Re: syslogd: patch for CVE-2014-3634

2014-10-12 Thread Philip Guenther
On Sun, Oct 12, 2014 at 4:12 AM, Tobias Stoeckmann
tob...@stoeckmann.org wrote:
 our syslogd is also vulnerable to rsyslog's CVE-2014-3634.  The CVE is
 about parsing the priority from network clients.  The priority boundary
 isn't properly checked, which could lead to out of bounds access later on.

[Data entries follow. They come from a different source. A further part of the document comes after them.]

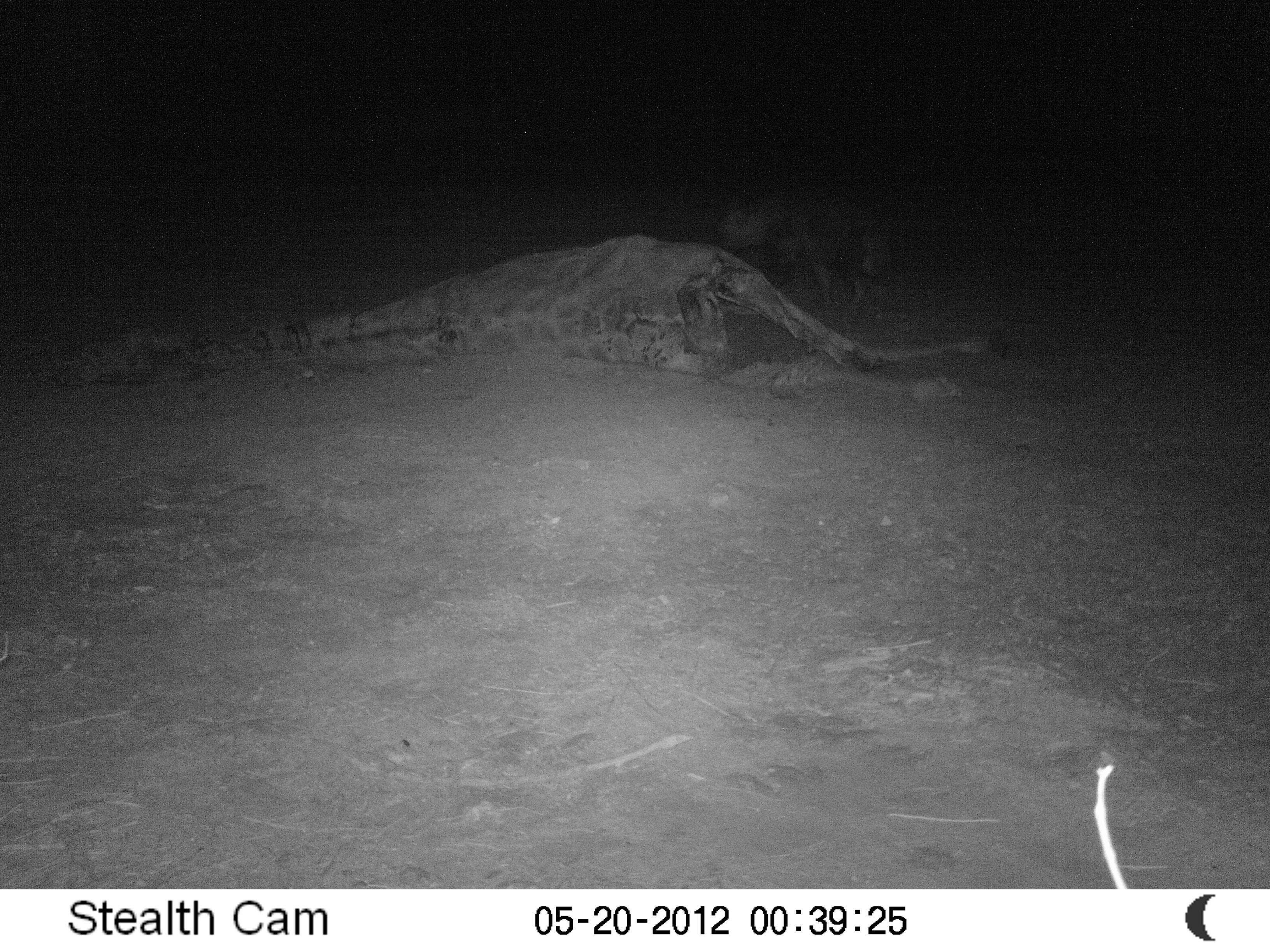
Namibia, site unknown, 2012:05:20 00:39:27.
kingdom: Animalia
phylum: Chordata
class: Mammalia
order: Carnivora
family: Hyaenidae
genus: Parahyaena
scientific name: Parahyaena brunnea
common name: brown hyena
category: hyaena brunnea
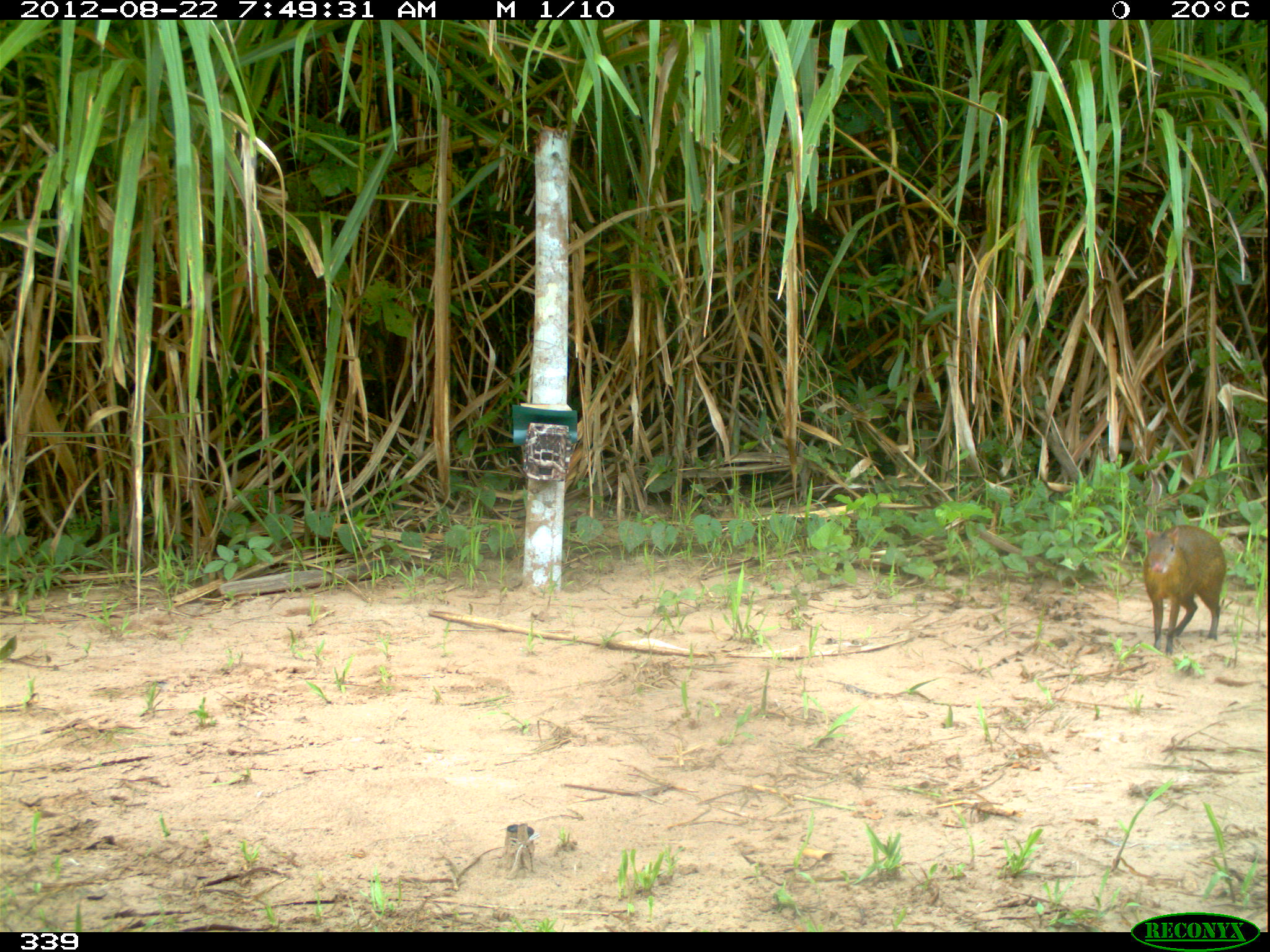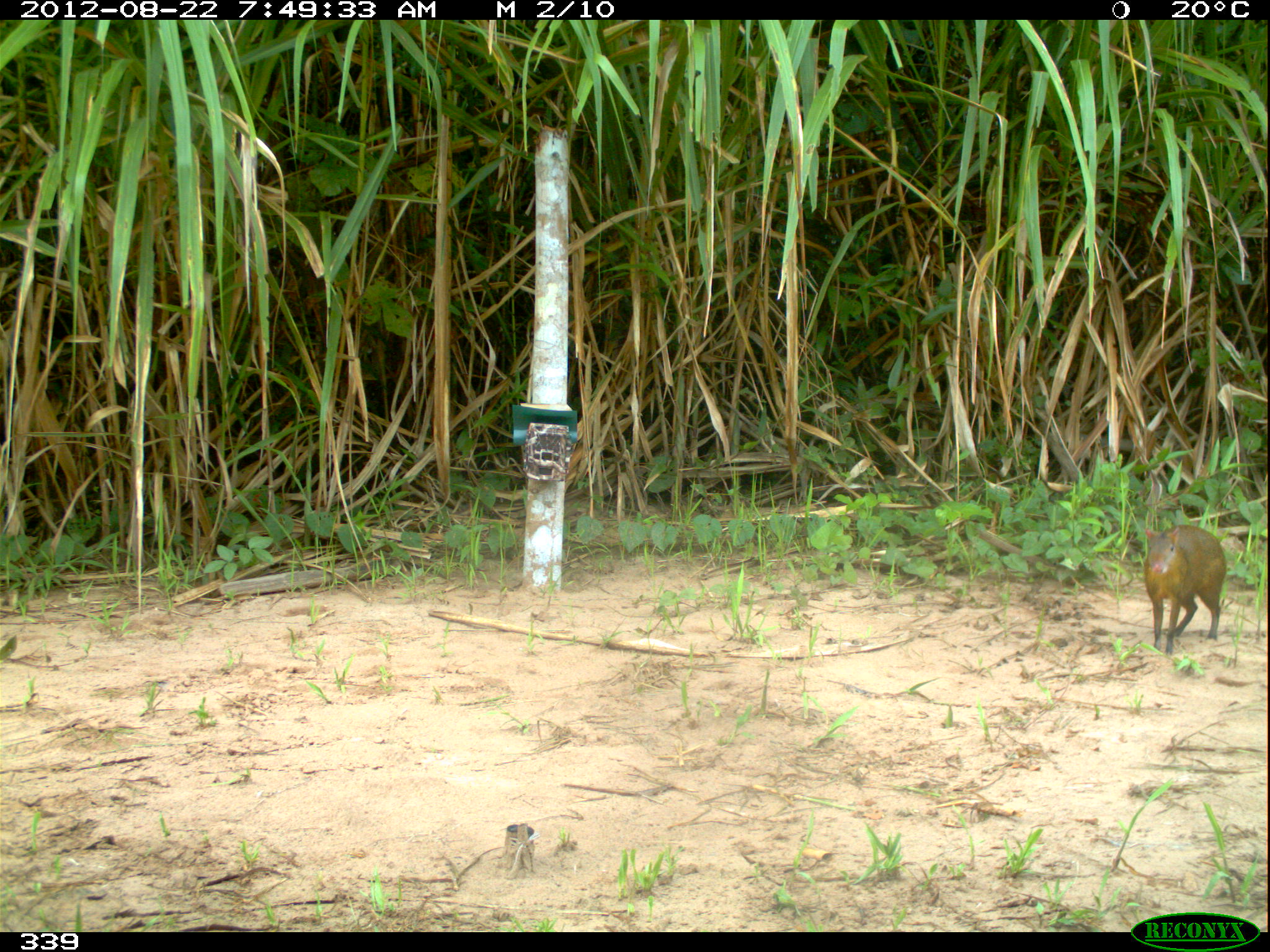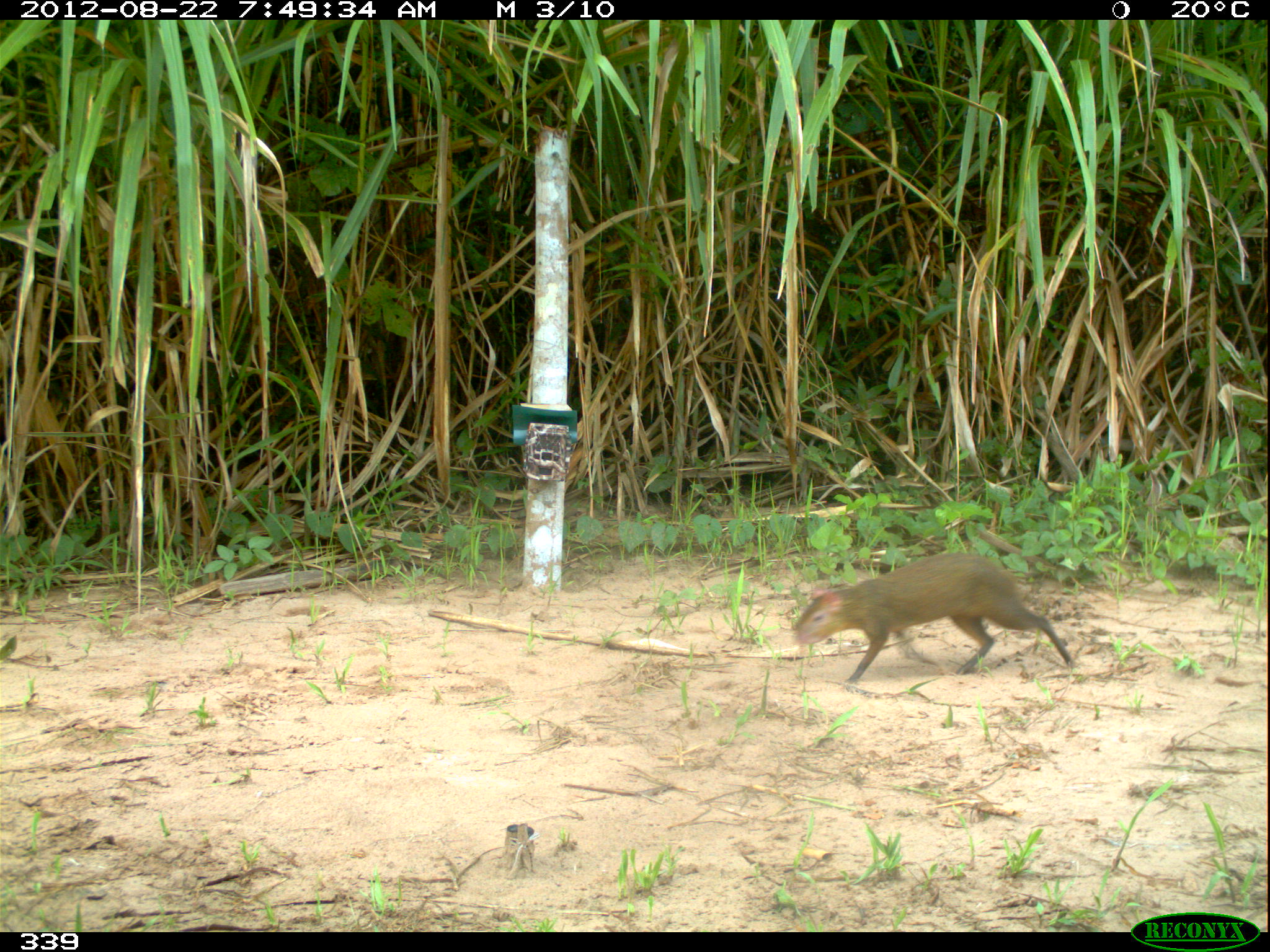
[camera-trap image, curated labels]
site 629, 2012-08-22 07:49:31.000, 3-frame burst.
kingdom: Animalia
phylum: Chordata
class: Mammalia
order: Rodentia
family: Dasyproctidae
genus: Dasyprocta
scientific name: Dasyprocta punctata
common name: central american agouti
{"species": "Dasyprocta punctata (central american agouti)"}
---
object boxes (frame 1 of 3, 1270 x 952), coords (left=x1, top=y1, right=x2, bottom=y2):
dasyprocta punctata: (left=1142, top=524, right=1228, bottom=655)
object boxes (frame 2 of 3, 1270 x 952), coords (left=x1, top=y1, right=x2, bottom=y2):
dasyprocta punctata: (left=1142, top=523, right=1227, bottom=656)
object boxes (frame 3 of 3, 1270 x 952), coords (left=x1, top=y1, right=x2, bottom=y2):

Have you actually managed to make it crash?  I've already committed a
check for this when this first came out, mapping out of bounds pri
values to LOG_USER, and at that time no one was able to crash the code
without the check...


 Thoughts? Okays?

Meh, seems like overkill.


Philip Guenther



Re: syslogd: patch for CVE-2014-3634

2014-10-12 Thread Tobias Stoeckmann
On Sun, Oct 12, 2014 at 11:47:36AM -0700, Philip Guenther wrote:
 Have you actually managed to make it crash?  I've already committed a
 check for this when this first came out, mapping out of bounds pri
 values to LOG_USER, and at that time no one was able to crash the code
 without the check...

I see your change now in revision 1.126.  Yeah, that one is enough.
Thanks for clarifying, my diff is useless then.


Tobias



Re: syslogd: patch for CVE-2014-3634

2014-10-12 Thread Stuart Henderson
On 2014/10/12 11:47, Philip Guenther wrote:
 On Sun, Oct 12, 2014 at 4:12 AM, Tobias Stoeckmann
 tob...@stoeckmann.org wrote:
  our syslogd is also vulnerable to rsyslog's CVE-2014-3634.  The CVE is
  about parsing the priority from network clients.  The priority boundary
  isn't properly checked, which could lead to out of bounds access later on.
 
 Have you actually managed to make it crash?  I've already committed a
 check for this when this first came out, mapping out of bounds pri
 values to LOG_USER, and at that time no one was able to crash the code
 without the check...

The bigger problem with rsyslog and the reason for the crash possibility
was that it used the priority as an index to lookup a human-readable
string for the priority name (one of the options in the log entry format
string is to include the *name* of the priority in log lines). So the
bad values caused a read past the end of the array.